As to the Florida jurisdiction, we turn now to the recent case of Lingefelt v. Hanner, Fla.App. 1960, 125 So. 2d 325. In that case, our sister court, the third district, by majority decision upheld the dismissal of a complaint wherein liability was sought against the defendants, who, in violation of an ordinance, left a vehicle unattended with ignition unlocked, with the result that it was taken by an unauthorized person and subsequently involved in a collision through which were inflicted the damages complained of. It was concluded that the issue was one of causation. For the purpose of considering the causative factor, it was assumed that the act of the defendants in violation of the ordinance was prima facie evidence of negligence which required a determination of the issue of proximate cause. The majority, stating that the facts were not in dispute and were susceptible of only one inference, concluded that the question then became one of law for the court to decide. In arriving at its judgment of affirmance, the court followed the opinion expressed in other jurisdictions that a wilful, malicious, or criminal act as a general rule breaks the chain of causation.

Whether or not, absent a prohibitory provision, the circumstances of Skinner's parking of the automobile with ignition key in the lock, of itself, constituted prima facie negligence is not a question which we now deem necessary to pass upon.
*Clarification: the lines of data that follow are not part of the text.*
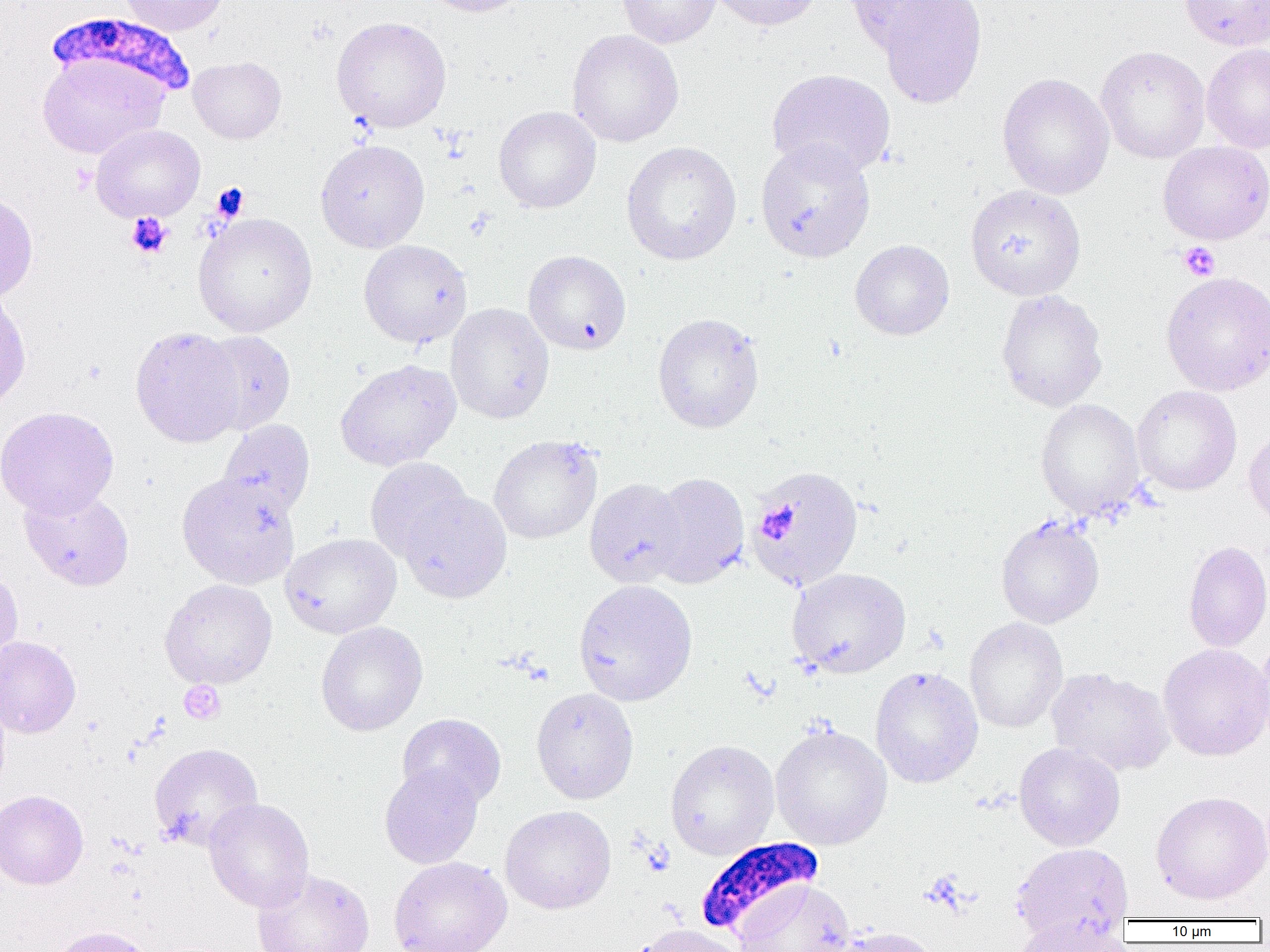
Approximate bounding boxes as named x1/y1/x2/y2 corners in pixels. Plasmodium falciparum-infected red blood cell locations: (x1=45, y1=12, x2=196, y2=103), (x1=695, y1=836, x2=825, y2=940). Uninfected red blood cell locations: (x1=119, y1=0, x2=228, y2=36), (x1=417, y1=0, x2=534, y2=17), (x1=616, y1=0, x2=721, y2=48), (x1=707, y1=0, x2=824, y2=31), (x1=844, y1=0, x2=963, y2=57), (x1=1180, y1=0, x2=1270, y2=51), (x1=876, y1=1, x2=987, y2=109), (x1=331, y1=16, x2=452, y2=132), (x1=567, y1=29, x2=684, y2=147), (x1=1201, y1=43, x2=1270, y2=154), (x1=1096, y1=46, x2=1210, y2=163), (x1=36, y1=53, x2=169, y2=159), (x1=188, y1=56, x2=286, y2=144), (x1=766, y1=68, x2=896, y2=179), (x1=997, y1=72, x2=1115, y2=200), (x1=493, y1=106, x2=601, y2=213), (x1=90, y1=124, x2=205, y2=223), (x1=315, y1=139, x2=430, y2=252), (x1=755, y1=139, x2=876, y2=263), (x1=621, y1=140, x2=742, y2=265), (x1=1158, y1=141, x2=1270, y2=244), (x1=965, y1=184, x2=1086, y2=301), (x1=0, y1=194, x2=38, y2=303), (x1=192, y1=213, x2=317, y2=337), (x1=358, y1=239, x2=472, y2=349), (x1=850, y1=239, x2=954, y2=340), (x1=522, y1=250, x2=632, y2=355), (x1=1161, y1=271, x2=1270, y2=396), (x1=995, y1=289, x2=1108, y2=412), (x1=0, y1=290, x2=31, y2=411), (x1=446, y1=303, x2=554, y2=424), (x1=652, y1=312, x2=765, y2=433), (x1=130, y1=326, x2=245, y2=447), (x1=195, y1=331, x2=296, y2=435), (x1=335, y1=358, x2=461, y2=471), (x1=1131, y1=385, x2=1242, y2=496), (x1=1035, y1=398, x2=1145, y2=520), (x1=0, y1=405, x2=119, y2=519), (x1=218, y1=420, x2=315, y2=520), (x1=1243, y1=429, x2=1270, y2=528), (x1=489, y1=435, x2=602, y2=544), (x1=365, y1=457, x2=473, y2=563), (x1=749, y1=465, x2=866, y2=591), (x1=649, y1=471, x2=750, y2=588), (x1=176, y1=472, x2=300, y2=589), (x1=585, y1=478, x2=687, y2=587), (x1=19, y1=487, x2=135, y2=591), (x1=399, y1=491, x2=511, y2=603), (x1=996, y1=515, x2=1105, y2=628), (x1=280, y1=533, x2=401, y2=638), (x1=1183, y1=540, x2=1270, y2=653), (x1=0, y1=567, x2=23, y2=672), (x1=787, y1=567, x2=911, y2=678), (x1=160, y1=579, x2=278, y2=689), (x1=573, y1=579, x2=697, y2=706), (x1=964, y1=617, x2=1068, y2=733), (x1=316, y1=621, x2=428, y2=736), (x1=1251, y1=635, x2=1270, y2=751), (x1=0, y1=636, x2=81, y2=738), (x1=1158, y1=644, x2=1270, y2=761), (x1=870, y1=665, x2=983, y2=788), (x1=1046, y1=667, x2=1174, y2=776), (x1=531, y1=687, x2=639, y2=804), (x1=397, y1=713, x2=506, y2=809), (x1=770, y1=723, x2=892, y2=850), (x1=665, y1=739, x2=779, y2=860), (x1=149, y1=742, x2=264, y2=851), (x1=1014, y1=742, x2=1125, y2=851), (x1=379, y1=763, x2=484, y2=869), (x1=0, y1=789, x2=89, y2=890), (x1=1151, y1=791, x2=1270, y2=905), (x1=203, y1=798, x2=314, y2=912), (x1=500, y1=805, x2=616, y2=914), (x1=1011, y1=842, x2=1134, y2=941), (x1=388, y1=857, x2=511, y2=952), (x1=252, y1=868, x2=375, y2=952), (x1=733, y1=881, x2=855, y2=952), (x1=1009, y1=917, x2=1130, y2=952), (x1=636, y1=924, x2=746, y2=952), (x1=47, y1=925, x2=154, y2=952), (x1=829, y1=926, x2=946, y2=952). Platelet locations: (x1=213, y1=184, x2=254, y2=227), (x1=126, y1=213, x2=172, y2=258), (x1=1178, y1=242, x2=1220, y2=281), (x1=758, y1=500, x2=801, y2=544), (x1=179, y1=681, x2=225, y2=724). Slide-level diagnosis: Plasmodium falciparum. Optical microscopy. 1000x magnification. One field of a larger specimen. Image is 1270×952 pixels. Thin blood smear.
Assess this cell for malaria.
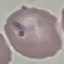
It is parasitized.

Summary:
  - Image type: automatically extracted cell patch, resized to 64 × 64 pixels
  - Capture: smartphone through the microscope eyepiece
  - Preparation: thin blood film
  - Stain: Giemsa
This is so because the near unanimity of the holdings establishes as a general rule that, in the absence of a prohibitory statute or ordinance, an owner or operator of an automobile who leaves it unattended with key in the ignition switch is not liable for negligent operation of the automobile by one who steals it. Kalberg v. Anderson Bros. Motor Co., 1958, 251 Minn. 458, 88 N.W.2d 197; Williams v. Mickens, 1957, 247 N.C. 262, 100 S.E.2d 511; Town of Jackson v. Mounger Motors, La. App. 1957, 98 So. 2d 697; Wagner v. Arthur, Ohio Com. Pl. 1956, 134 N.E.2d 409; Kinsley v. Von Atzingen, 1952, 20 N.J. Super. 378, 90 A.2d 37; Kiste v. Red Cab, 1952, 122 Ind. App. 587, 106 N.E.2d 395; Reti v. Vaniska, Inc., 1951, 14 N.J. Super. 94, 81 A.2d 377; Corinti v. Wittkopp, 1959, 355 Mich. 170, 93 N.W.2d 906; Anderson v. Theison, 1950, 231 Minn. 369, 43 N.W.2d 272; and Annotation 51 A.L.R.2d, section 17, Thieves, p. 662. The court decisions generally place emphasis both on the lack of reasonable foreseeability and the independent intervening cause as precluding liability against the owner or operator of the vehicle.

Thus we are constrained to choose the majority view as against that of the minority earnestly urged by the plaintiff. In so doing, we are bound to affirm the judgment.

Affirmed.

ALLEN, C.J., and SHANNON, J., concur.